**Work instruction A**
Answer these questions from the COVID-19 article:
(i) According to WHO's report on April 1, how many confirmed cases were expected in the next few days?
(ii) What percentage increase in discrimination in news related to the coronavirus did the San Francisco State University study find over a four-week period?
(iii) Between which months did Decarli say there was a "significant" increase in people hospitalized for pneumonia and flu in the areas of Milan and Lodi?
**Work instruction B**
Retype the part of the COVID-19 article starting with "The rapid spread" and going on through "by week four.".

**Given passage**
Chinese medical and technical experts share their experience with their Venezuelan counterparts in Caracas, Venezuela, April 1, 2020. Chinese and Venezuelan experts gathered in Caracas on Wednesday to assess diagnostic procedures to bolster Venezuela's capacity to tackle the COVID-19 epidemic. (Photo: Xinhua)
Denouncing some politicians and media outlets accusations of COVID-19 as the“China virus”, virologists around the globe stressed that the real origin of the lethal virus remains unknown, while such name-calling may lead to further racial discrimination, dampening the impartial study of the virus.
Pressed for time, the rapid escalation and global spread of infection has reached almost every country, territory and area, with exponential growth in the number of new cases. According to WHO’s report on April 1, in the next few days 1 million confirmed cases and 50 thousand deaths are expected.
The rapid spread of the virus worldwide has stirred up conspiracy and prejudice against China, where the virus was first reported, with many governmental officials and major media outlets calling the virus “China virus,” despite the origin of the virus still unclear.
The stigmatization of China and relating Chinese to the virus has already led to severe consequences. Xenophobic incidents toward the Asian community are happening far too often in the wake of COVID-19, while San Francisco State University's Asian American Studies Department's latest study shows in a four-week period there was a 50% increase in discrimination in news related to the coronavirus, totaling 140-stories by week four.
“Viruses know no borders and they don’t care about your ethnicity, the color of your skin or how much money you have in the bank. It’s really important we be careful in the language we use lest it lead to the profiling of individuals associated with the virus,” said Mike Ryan, the executive director of WHO’s emergencies program.
Real origin still unknown
Anthony Fauci (front), director of the U.S. National Institute of Allergy and Infectious Diseases (NIAID), attends a press conference on the COVID-19 at the White House in Washington D.C. March 9, 2020. He told Science magazine that he has never called and would never call COVID-19 a "China virus." (Photo: Xinhua)
Though the outbreak of COVID-19 was first reported in a fish market in Wuhan, Hubei province in December, experts noted that the real origin of the virus remains unconfirmed, with possibilities the virus may developed elsewhere way before the Wuhan outbreak.
According to Reuters’ report on March 26, Italian researchers are looking at whether a higher than usual number of cases of severe pneumonia and flu in Lombardy, in the last quarter of 2019, may be a signal that the new coronavirus might have spread beyond China earlier than previously thought.
“We want to know if the virus was already here in Italy at the end of 2019, and - if yes - why it remained undetected for a relatively long period so that we could have a clearer picture in case we have to face a second wave of the epidemic,” Adriano Decarli, an epidemiologist and medical statistics professor at the University of Milan, told Reuters.
According to Decarli, there was a “significant” increase in the number of people hospitalized for pneumonia and flu in the areas of Milan and Lodi between October and December of last year.

**Dataset**
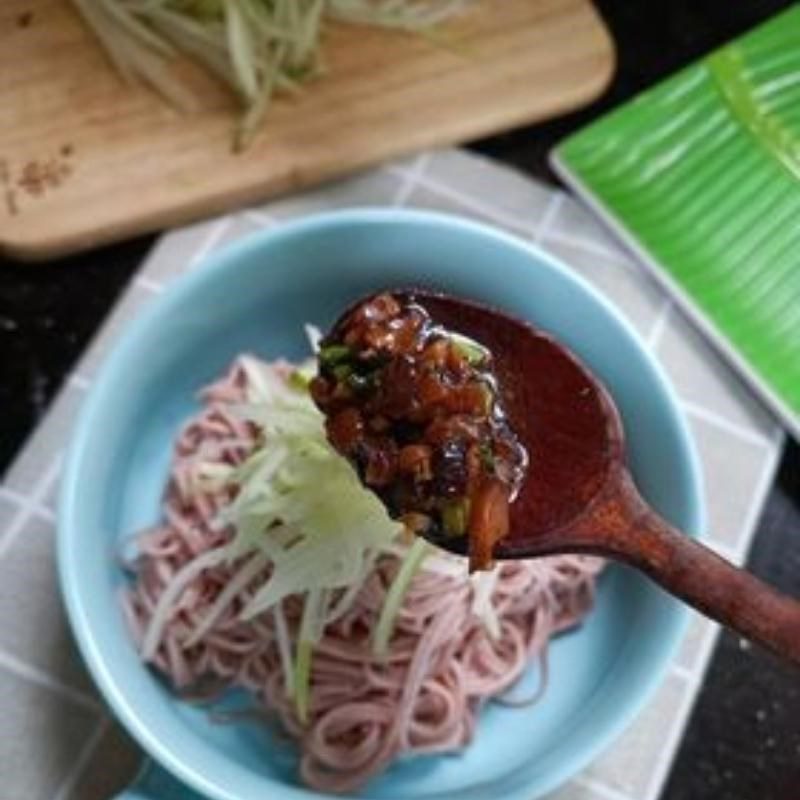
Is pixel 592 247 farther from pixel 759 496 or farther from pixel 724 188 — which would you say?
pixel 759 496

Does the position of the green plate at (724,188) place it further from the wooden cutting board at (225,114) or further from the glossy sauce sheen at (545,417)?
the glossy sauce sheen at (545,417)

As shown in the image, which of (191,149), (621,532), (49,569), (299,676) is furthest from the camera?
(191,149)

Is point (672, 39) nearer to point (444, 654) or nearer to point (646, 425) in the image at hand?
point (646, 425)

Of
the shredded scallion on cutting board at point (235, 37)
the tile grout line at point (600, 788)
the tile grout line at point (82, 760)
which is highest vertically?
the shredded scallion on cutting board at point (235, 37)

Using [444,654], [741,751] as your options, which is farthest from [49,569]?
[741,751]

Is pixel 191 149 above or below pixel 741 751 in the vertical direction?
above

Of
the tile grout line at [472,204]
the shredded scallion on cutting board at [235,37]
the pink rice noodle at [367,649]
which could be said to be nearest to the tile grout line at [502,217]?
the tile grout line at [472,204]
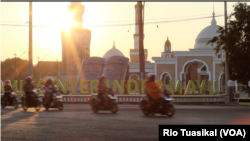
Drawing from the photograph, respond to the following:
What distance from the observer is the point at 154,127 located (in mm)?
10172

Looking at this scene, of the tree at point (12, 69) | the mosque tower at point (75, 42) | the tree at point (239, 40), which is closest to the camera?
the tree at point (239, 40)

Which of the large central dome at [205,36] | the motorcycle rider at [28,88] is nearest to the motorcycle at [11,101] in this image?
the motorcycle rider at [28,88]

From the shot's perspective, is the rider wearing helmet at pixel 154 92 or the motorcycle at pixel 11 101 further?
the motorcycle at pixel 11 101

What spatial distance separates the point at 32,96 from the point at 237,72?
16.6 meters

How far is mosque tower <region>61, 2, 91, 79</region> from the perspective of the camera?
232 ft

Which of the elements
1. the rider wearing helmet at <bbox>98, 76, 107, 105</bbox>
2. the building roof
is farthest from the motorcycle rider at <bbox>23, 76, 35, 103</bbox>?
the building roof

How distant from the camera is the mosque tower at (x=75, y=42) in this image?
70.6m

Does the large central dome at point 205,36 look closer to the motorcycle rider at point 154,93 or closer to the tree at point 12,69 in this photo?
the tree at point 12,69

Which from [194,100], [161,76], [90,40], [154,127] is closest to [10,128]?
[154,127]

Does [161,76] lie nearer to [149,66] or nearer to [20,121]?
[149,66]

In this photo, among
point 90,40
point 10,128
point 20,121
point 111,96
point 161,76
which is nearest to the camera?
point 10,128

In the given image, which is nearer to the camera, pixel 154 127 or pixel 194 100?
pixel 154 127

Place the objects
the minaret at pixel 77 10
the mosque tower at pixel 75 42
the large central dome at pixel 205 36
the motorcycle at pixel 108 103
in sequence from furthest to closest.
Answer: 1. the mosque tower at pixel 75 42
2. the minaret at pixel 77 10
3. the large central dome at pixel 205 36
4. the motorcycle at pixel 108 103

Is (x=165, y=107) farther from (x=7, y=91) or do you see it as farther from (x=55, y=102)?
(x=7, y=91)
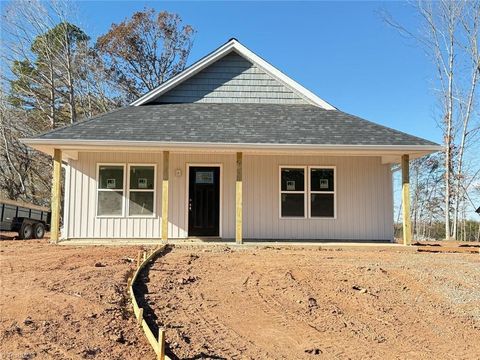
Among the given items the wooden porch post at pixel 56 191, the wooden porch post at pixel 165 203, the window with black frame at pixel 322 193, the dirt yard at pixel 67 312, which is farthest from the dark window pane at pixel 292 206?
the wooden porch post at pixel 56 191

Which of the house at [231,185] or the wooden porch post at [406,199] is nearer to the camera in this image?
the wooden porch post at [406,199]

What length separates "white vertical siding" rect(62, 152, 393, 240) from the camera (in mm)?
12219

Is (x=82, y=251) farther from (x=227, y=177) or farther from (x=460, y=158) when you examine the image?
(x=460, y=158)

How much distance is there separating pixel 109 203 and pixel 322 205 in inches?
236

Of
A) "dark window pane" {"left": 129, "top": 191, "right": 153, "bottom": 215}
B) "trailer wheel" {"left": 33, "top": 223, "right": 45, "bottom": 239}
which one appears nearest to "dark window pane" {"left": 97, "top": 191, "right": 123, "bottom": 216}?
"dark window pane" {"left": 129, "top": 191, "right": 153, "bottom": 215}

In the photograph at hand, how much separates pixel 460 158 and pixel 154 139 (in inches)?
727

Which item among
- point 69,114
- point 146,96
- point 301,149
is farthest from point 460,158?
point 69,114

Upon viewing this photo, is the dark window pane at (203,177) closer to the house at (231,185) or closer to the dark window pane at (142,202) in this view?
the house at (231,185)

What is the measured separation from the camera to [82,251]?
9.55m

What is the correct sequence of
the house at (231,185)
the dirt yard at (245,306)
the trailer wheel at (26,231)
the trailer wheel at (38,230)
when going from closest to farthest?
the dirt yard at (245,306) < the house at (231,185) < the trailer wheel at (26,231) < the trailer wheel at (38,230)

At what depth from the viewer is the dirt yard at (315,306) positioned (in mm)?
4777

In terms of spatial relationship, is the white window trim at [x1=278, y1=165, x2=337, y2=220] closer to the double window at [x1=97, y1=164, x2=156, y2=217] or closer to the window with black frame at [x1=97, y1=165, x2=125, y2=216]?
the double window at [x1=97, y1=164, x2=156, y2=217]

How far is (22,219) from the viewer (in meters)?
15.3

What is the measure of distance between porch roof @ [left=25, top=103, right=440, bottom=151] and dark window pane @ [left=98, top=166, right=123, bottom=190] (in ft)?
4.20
==
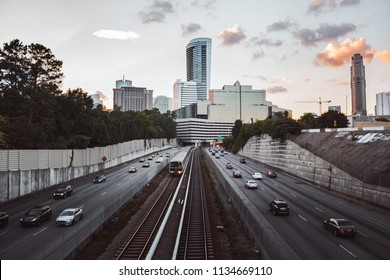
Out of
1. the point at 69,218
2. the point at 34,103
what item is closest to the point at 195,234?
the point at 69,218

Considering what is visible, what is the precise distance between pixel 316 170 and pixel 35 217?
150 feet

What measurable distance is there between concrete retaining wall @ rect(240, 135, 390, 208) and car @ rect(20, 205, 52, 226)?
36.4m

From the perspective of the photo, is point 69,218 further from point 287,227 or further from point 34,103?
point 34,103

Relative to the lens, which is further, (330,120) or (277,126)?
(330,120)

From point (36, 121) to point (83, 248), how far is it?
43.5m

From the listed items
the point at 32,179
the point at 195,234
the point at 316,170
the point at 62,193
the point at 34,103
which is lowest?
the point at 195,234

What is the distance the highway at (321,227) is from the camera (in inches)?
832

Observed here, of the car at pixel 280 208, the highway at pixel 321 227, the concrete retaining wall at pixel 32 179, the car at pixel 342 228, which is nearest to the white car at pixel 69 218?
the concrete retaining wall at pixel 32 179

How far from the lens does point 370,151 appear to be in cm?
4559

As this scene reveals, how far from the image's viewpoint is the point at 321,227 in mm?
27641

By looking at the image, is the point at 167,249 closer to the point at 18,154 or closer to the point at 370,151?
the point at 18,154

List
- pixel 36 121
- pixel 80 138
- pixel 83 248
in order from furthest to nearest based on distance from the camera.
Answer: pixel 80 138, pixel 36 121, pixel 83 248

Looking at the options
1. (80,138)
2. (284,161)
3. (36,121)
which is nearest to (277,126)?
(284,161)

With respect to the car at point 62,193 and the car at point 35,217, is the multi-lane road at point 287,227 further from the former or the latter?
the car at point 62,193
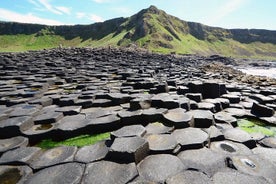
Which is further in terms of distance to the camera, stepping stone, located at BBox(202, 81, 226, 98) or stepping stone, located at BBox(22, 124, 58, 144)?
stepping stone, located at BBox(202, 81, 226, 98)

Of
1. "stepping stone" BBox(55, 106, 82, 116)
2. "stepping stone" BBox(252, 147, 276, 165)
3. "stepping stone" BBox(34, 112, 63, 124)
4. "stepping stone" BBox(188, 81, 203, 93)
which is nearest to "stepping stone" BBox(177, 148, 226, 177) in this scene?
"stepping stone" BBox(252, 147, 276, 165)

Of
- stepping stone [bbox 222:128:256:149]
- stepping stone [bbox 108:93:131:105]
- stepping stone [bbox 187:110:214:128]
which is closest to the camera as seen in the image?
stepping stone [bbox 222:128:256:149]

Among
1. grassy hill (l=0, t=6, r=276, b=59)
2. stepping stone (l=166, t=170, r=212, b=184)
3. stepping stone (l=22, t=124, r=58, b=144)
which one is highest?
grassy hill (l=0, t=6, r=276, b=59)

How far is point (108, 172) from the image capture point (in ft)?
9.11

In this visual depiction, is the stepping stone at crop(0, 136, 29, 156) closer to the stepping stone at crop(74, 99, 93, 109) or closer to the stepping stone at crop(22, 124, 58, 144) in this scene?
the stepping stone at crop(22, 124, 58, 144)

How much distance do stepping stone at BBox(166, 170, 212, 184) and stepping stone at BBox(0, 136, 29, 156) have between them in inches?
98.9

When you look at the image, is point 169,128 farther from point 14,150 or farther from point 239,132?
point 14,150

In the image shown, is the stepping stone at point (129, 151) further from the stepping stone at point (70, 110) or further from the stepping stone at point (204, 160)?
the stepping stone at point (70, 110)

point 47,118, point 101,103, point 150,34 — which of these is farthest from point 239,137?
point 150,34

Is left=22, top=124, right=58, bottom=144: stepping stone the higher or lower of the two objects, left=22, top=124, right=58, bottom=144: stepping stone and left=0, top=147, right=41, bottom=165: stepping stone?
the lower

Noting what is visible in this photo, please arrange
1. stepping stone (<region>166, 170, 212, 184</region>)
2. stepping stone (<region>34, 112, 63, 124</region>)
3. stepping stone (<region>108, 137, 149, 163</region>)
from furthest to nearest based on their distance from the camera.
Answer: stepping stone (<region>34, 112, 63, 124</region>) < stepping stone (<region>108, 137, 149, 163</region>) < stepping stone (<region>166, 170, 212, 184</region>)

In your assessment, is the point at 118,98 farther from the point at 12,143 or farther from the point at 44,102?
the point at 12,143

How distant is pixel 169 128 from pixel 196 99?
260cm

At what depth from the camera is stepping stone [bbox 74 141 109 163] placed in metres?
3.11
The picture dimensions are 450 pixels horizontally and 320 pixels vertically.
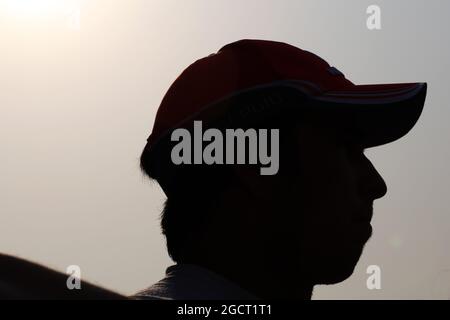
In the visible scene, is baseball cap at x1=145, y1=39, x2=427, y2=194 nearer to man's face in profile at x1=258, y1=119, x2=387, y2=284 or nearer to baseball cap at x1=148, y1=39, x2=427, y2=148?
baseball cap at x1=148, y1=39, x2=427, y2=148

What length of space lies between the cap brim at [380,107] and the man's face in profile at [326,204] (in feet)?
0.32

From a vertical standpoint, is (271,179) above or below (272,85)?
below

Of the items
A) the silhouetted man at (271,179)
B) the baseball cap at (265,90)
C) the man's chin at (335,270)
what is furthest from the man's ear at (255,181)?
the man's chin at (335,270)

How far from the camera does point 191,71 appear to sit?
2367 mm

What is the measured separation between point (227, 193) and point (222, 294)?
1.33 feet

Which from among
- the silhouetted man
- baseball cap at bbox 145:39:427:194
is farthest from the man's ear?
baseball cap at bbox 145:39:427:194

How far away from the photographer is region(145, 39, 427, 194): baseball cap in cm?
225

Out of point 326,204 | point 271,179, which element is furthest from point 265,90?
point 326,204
--
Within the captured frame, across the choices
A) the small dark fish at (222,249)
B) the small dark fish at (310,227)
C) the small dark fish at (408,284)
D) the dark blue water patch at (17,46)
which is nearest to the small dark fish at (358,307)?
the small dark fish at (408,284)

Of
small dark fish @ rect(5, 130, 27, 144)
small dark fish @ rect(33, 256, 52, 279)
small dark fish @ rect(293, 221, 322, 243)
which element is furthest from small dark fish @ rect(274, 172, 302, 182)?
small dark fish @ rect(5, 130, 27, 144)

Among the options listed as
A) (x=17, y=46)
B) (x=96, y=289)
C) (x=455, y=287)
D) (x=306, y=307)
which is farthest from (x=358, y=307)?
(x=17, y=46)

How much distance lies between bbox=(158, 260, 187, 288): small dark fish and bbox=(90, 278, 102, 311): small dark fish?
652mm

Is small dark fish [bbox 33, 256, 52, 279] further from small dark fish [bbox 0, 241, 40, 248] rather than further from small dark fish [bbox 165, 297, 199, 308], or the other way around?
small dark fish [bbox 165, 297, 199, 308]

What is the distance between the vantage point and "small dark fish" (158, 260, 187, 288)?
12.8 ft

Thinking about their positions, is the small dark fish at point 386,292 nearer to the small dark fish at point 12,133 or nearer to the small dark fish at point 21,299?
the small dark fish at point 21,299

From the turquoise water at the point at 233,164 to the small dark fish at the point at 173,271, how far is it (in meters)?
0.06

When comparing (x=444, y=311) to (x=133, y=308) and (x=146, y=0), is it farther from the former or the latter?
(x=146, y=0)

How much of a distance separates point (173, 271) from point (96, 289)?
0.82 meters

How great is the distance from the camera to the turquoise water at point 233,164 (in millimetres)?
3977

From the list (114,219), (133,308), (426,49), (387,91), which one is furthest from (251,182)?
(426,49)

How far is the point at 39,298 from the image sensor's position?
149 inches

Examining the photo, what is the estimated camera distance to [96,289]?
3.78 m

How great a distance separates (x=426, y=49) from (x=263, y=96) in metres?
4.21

**Expected output A**
(i) 1 million confirmed cases.
(ii) A 50% increase.
(iii) Between October and December.

**Expected output B**
The rapid spread of the virus worldwide has stirred up conspiracy and prejudice against China, where the virus was first reported, with many governmental officials and major media outlets calling the virus “China virus,” despite the origin of the virus still unclear.
The stigmatization of China and relating Chinese to the virus has already led to severe consequences. Xenophobic incidents toward the Asian community are happening far too often in the wake of COVID-19, while San Francisco State University's Asian American Studies Department's latest study shows in a four-week period there was a 50% increase in discrimination in news related to the coronavirus, totaling 140-stories by week four.